** Problem to solve **
Quote, exactly, the line holding "How to redeem codes in Master of Knights" and all lines after it to the end of the records below. Exclude pictures.

** Given records **
•••••
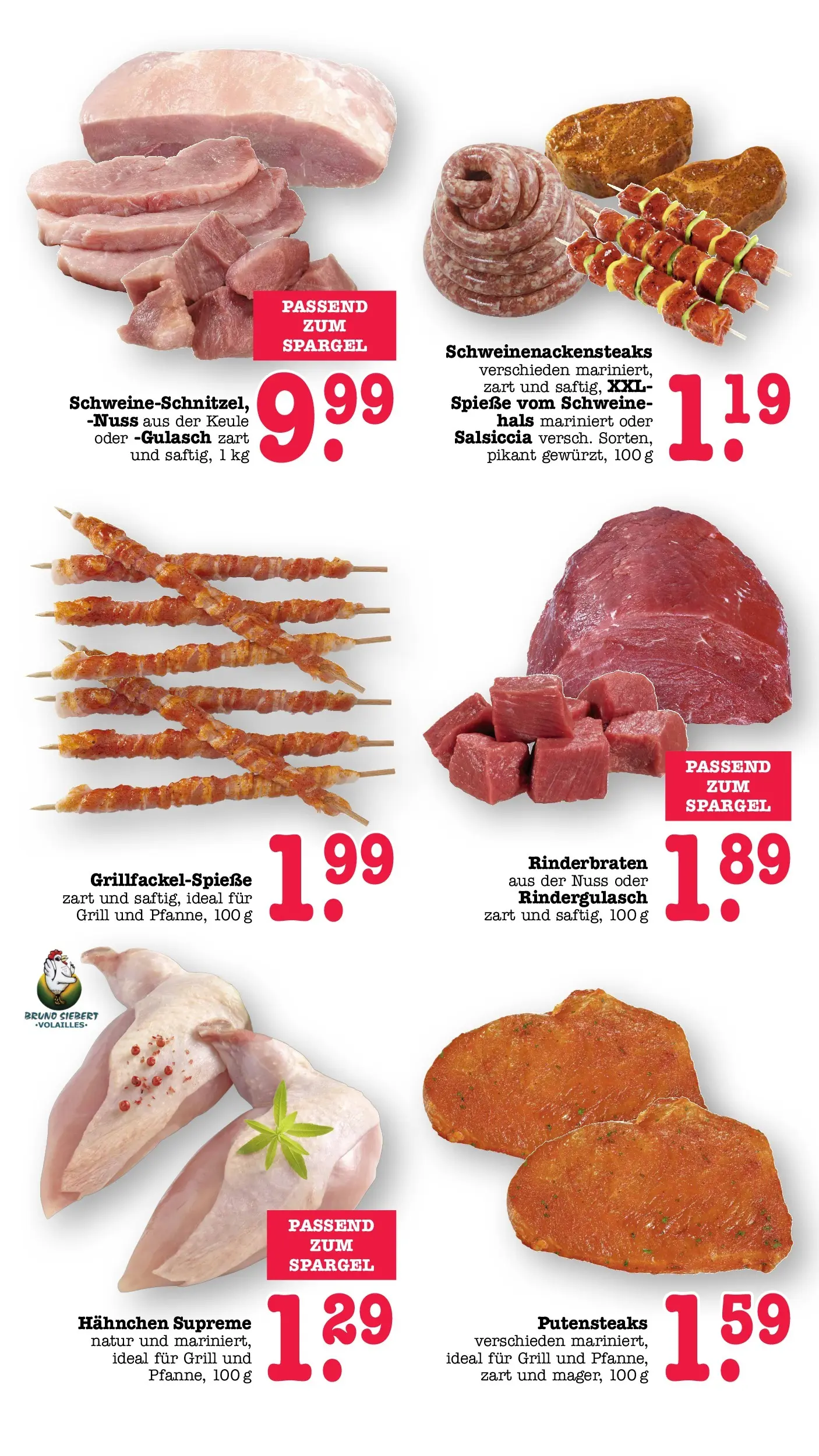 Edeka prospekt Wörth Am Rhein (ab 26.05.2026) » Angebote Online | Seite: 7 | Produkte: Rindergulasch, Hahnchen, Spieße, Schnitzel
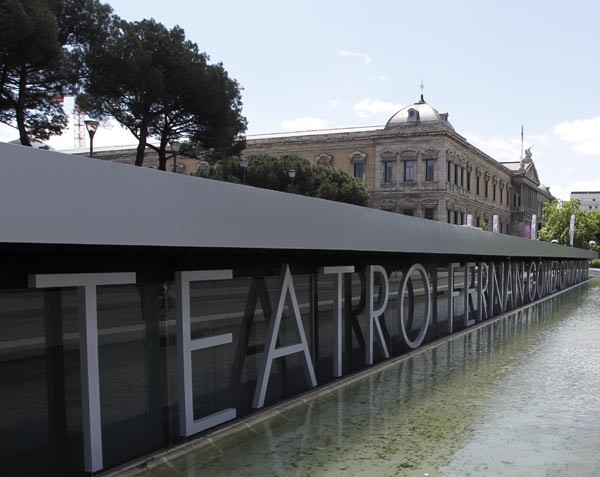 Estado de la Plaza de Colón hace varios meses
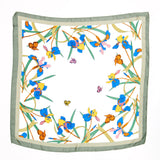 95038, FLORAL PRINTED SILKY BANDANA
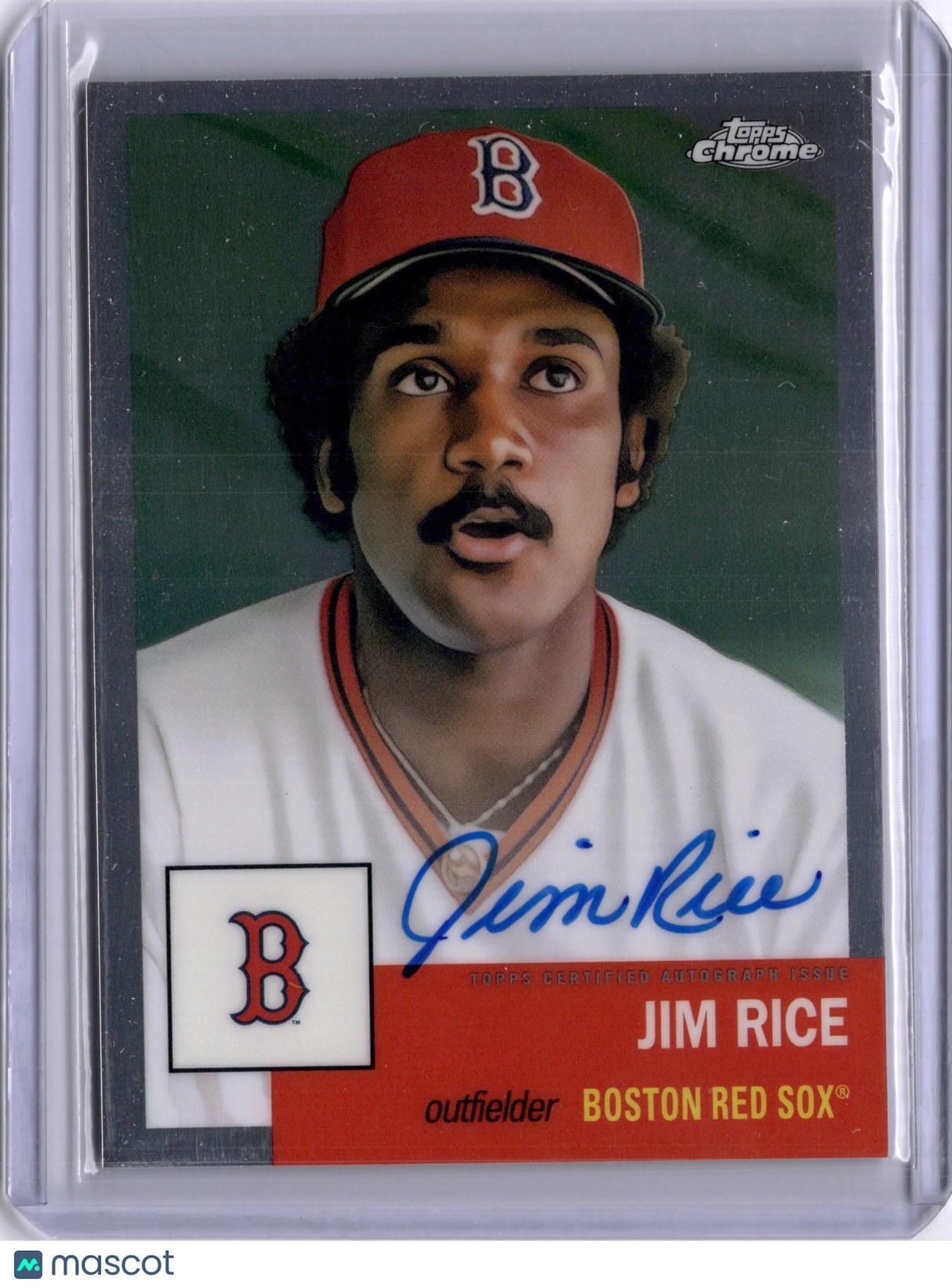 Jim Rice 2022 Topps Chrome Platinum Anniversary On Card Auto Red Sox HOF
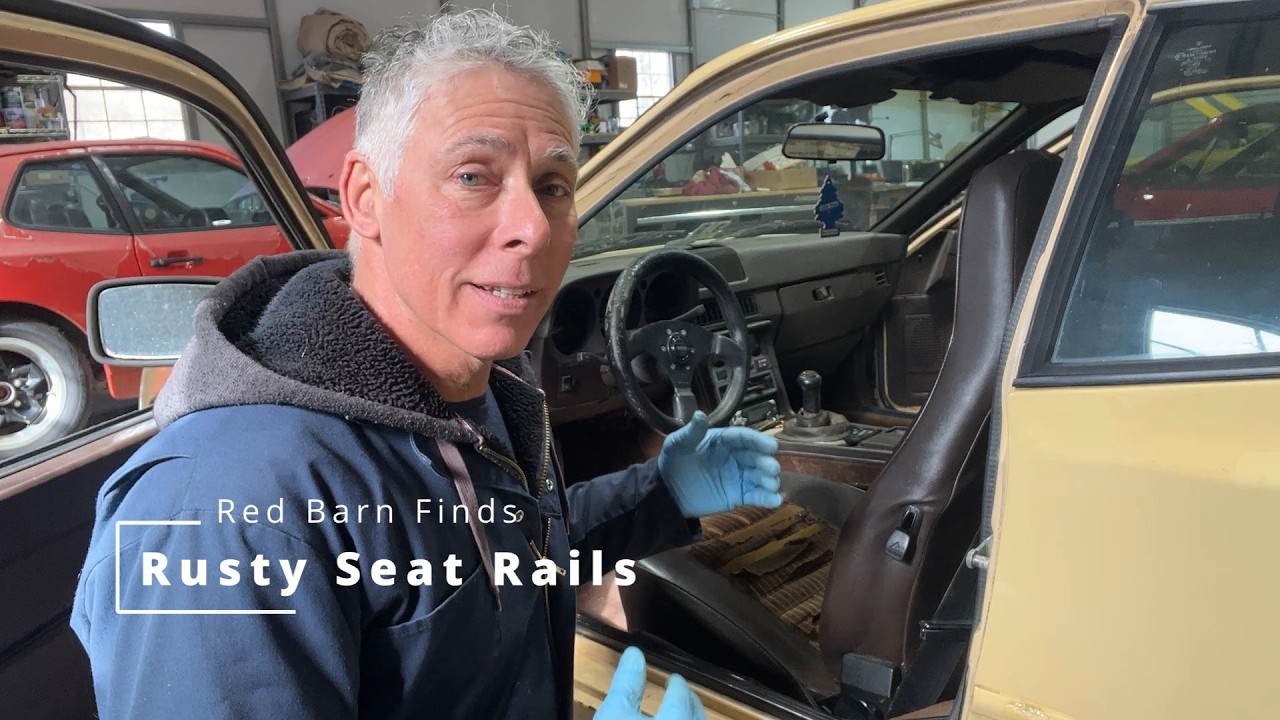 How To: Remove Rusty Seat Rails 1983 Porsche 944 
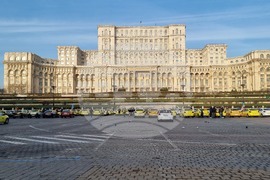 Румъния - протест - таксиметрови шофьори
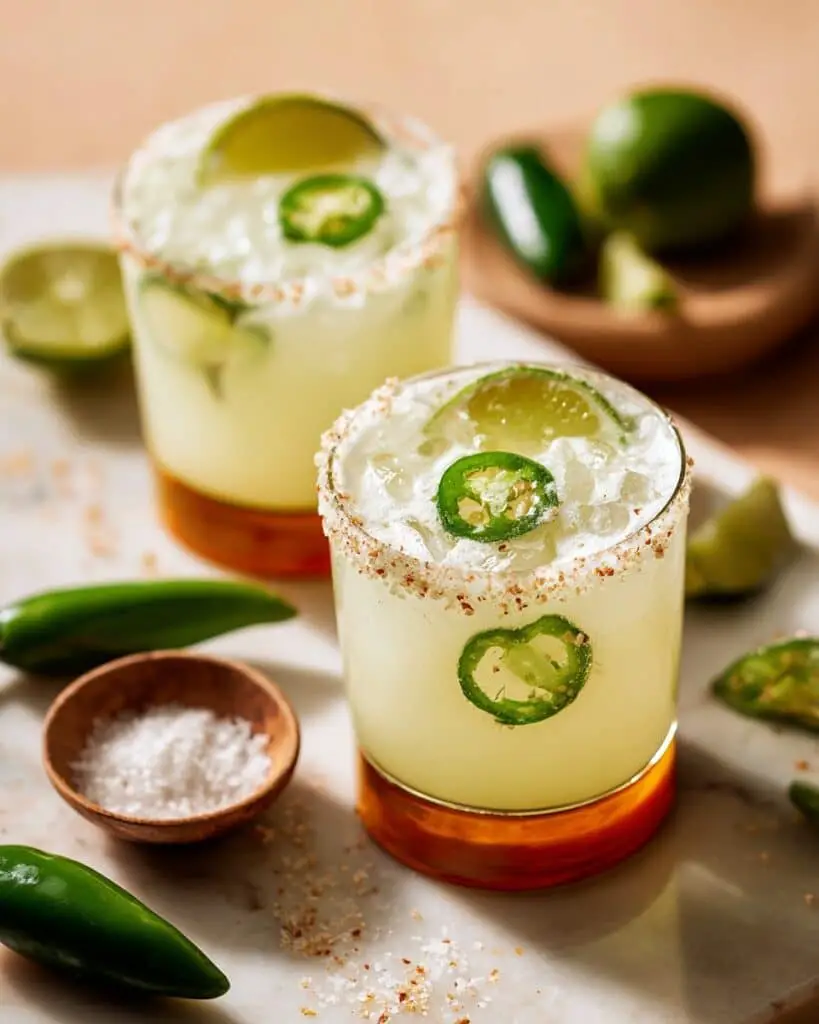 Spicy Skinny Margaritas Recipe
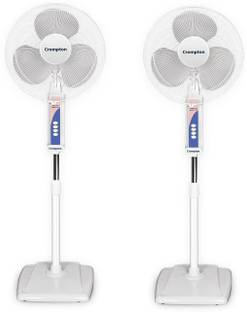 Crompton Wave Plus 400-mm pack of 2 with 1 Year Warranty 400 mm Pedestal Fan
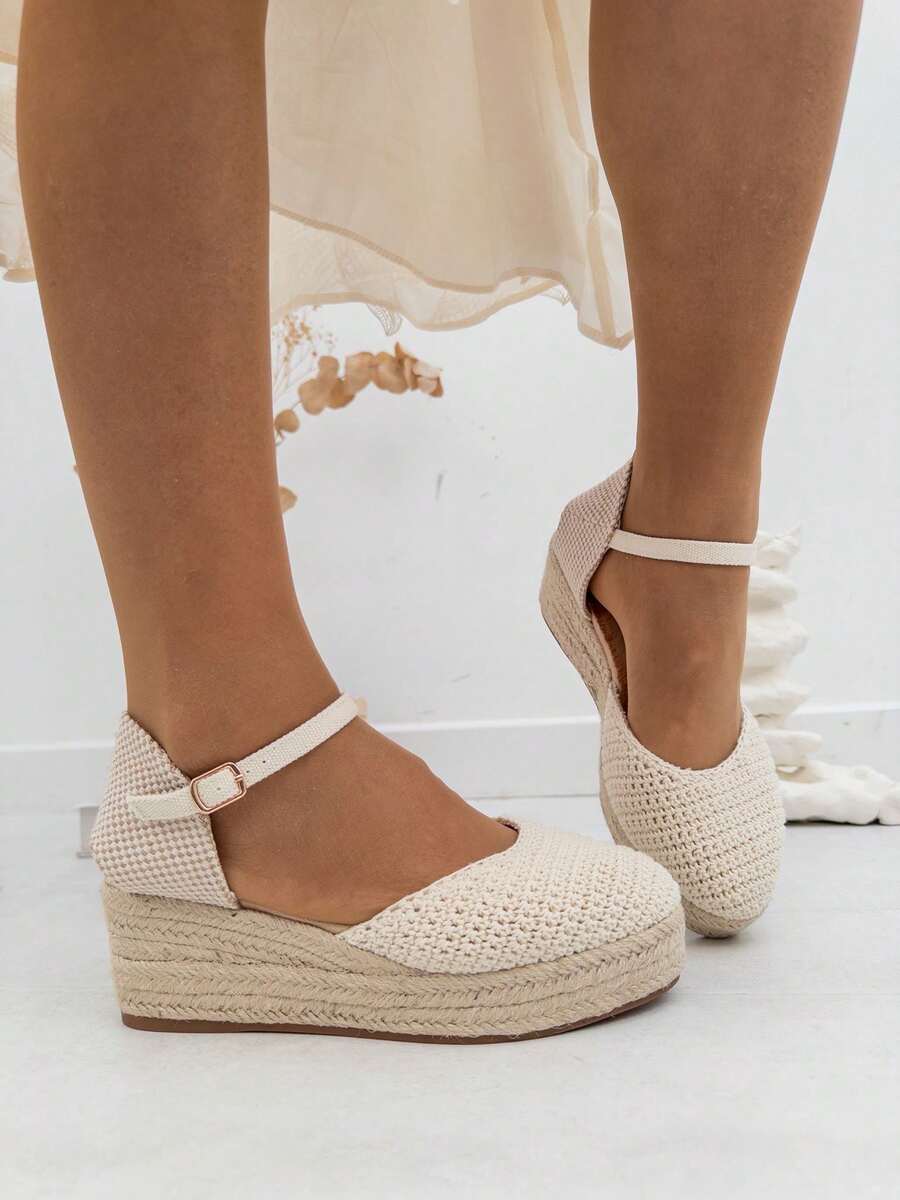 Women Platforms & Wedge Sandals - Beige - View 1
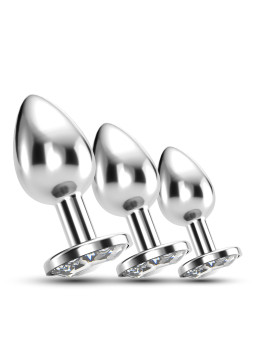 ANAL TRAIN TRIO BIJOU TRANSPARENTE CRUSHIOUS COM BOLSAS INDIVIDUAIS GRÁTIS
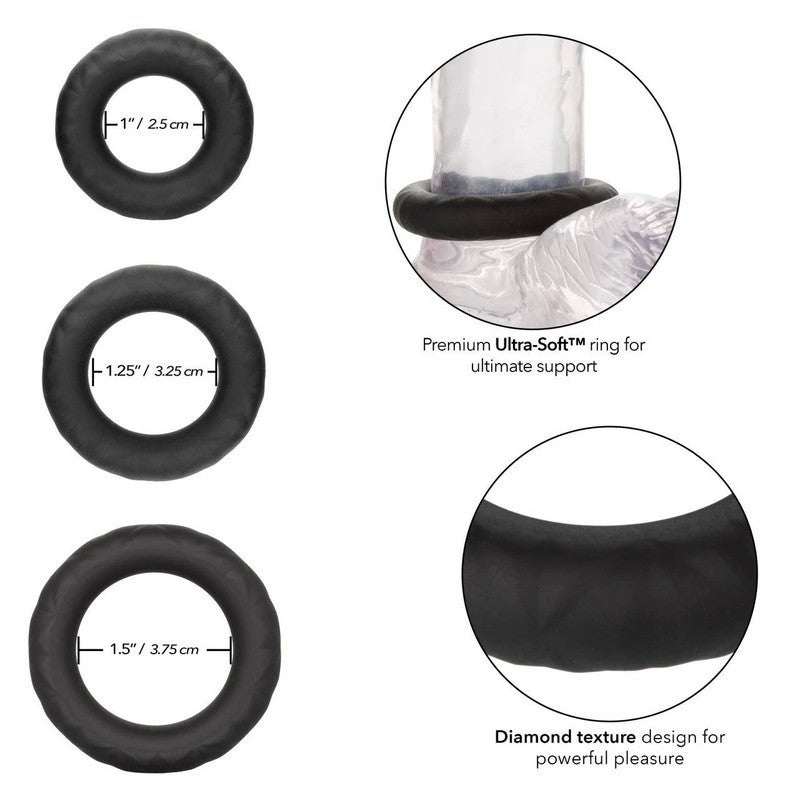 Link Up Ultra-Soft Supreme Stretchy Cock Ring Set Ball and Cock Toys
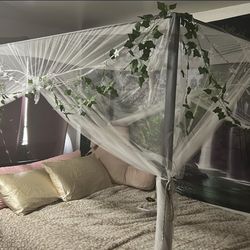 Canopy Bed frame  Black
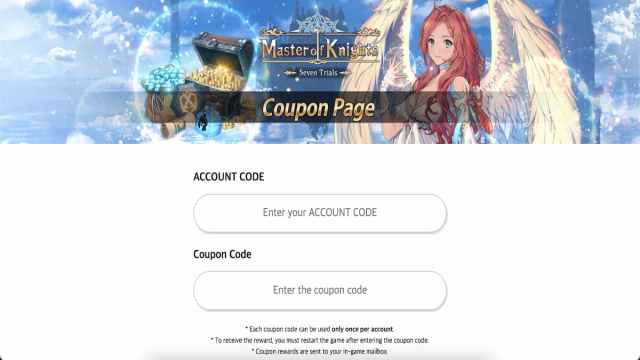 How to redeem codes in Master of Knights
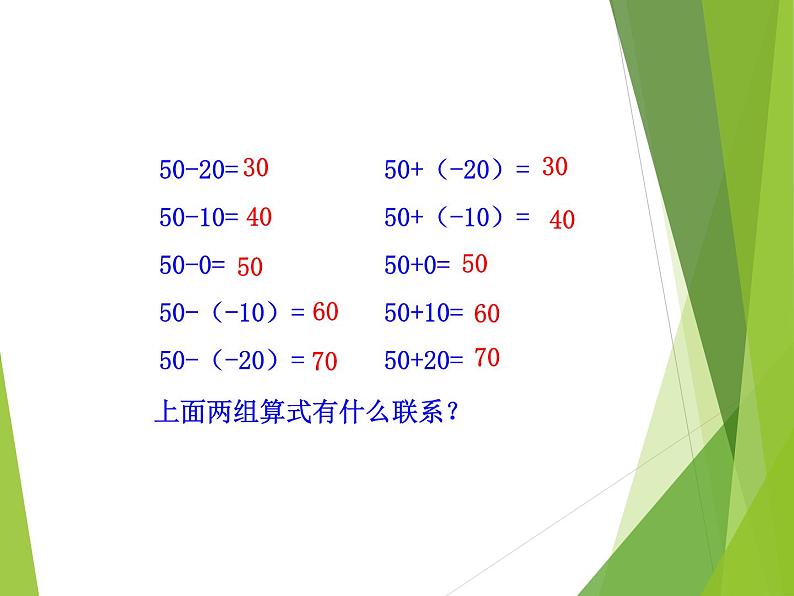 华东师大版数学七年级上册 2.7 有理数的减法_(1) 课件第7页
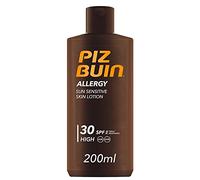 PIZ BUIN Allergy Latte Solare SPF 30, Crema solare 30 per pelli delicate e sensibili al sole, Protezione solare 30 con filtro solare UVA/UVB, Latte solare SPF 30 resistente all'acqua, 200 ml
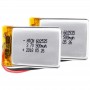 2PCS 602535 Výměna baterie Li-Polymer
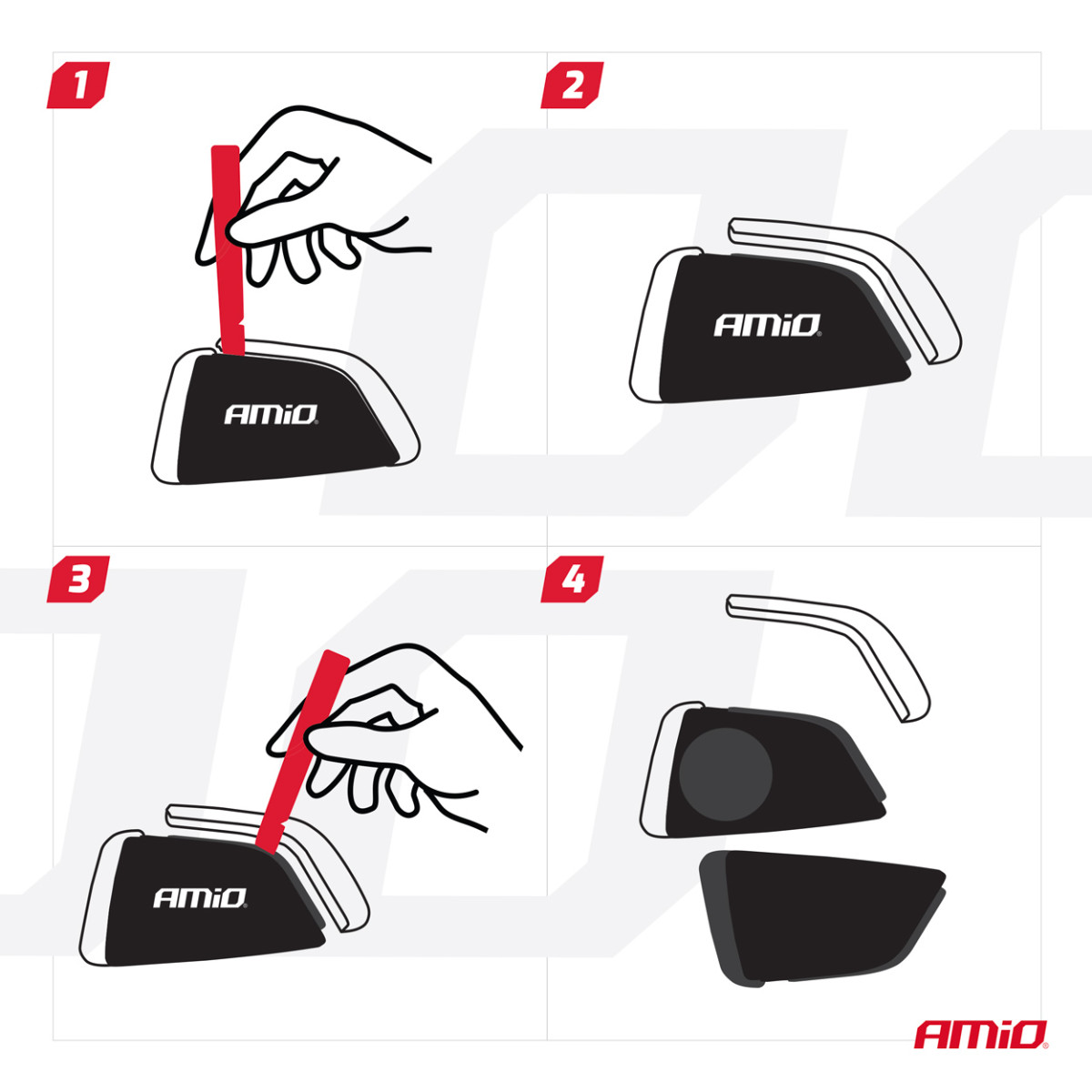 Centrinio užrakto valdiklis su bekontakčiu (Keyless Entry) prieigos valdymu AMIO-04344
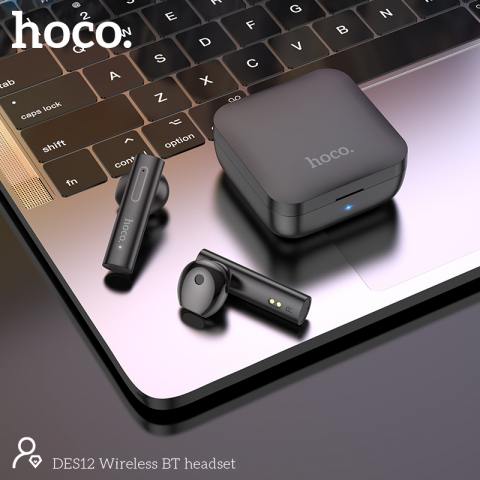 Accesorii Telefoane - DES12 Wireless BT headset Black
•••••
** Task output **
 How to redeem codes in Master of Knights
 华东师大版数学七年级上册 2.7 有理数的减法_(1) 课件第7页
 PIZ BUIN Allergy Latte Solare SPF 30, Crema solare 30 per pelli delicate e sensibili al sole, Protezione solare 30 con filtro solare UVA/UVB, Latte solare SPF 30 resistente all'acqua, 200 ml
 2PCS 602535 Výměna baterie Li-Polymer
 Centrinio užrakto valdiklis su bekontakčiu (Keyless Entry) prieigos valdymu AMIO-04344
 Accesorii Telefoane - DES12 Wireless BT headset Black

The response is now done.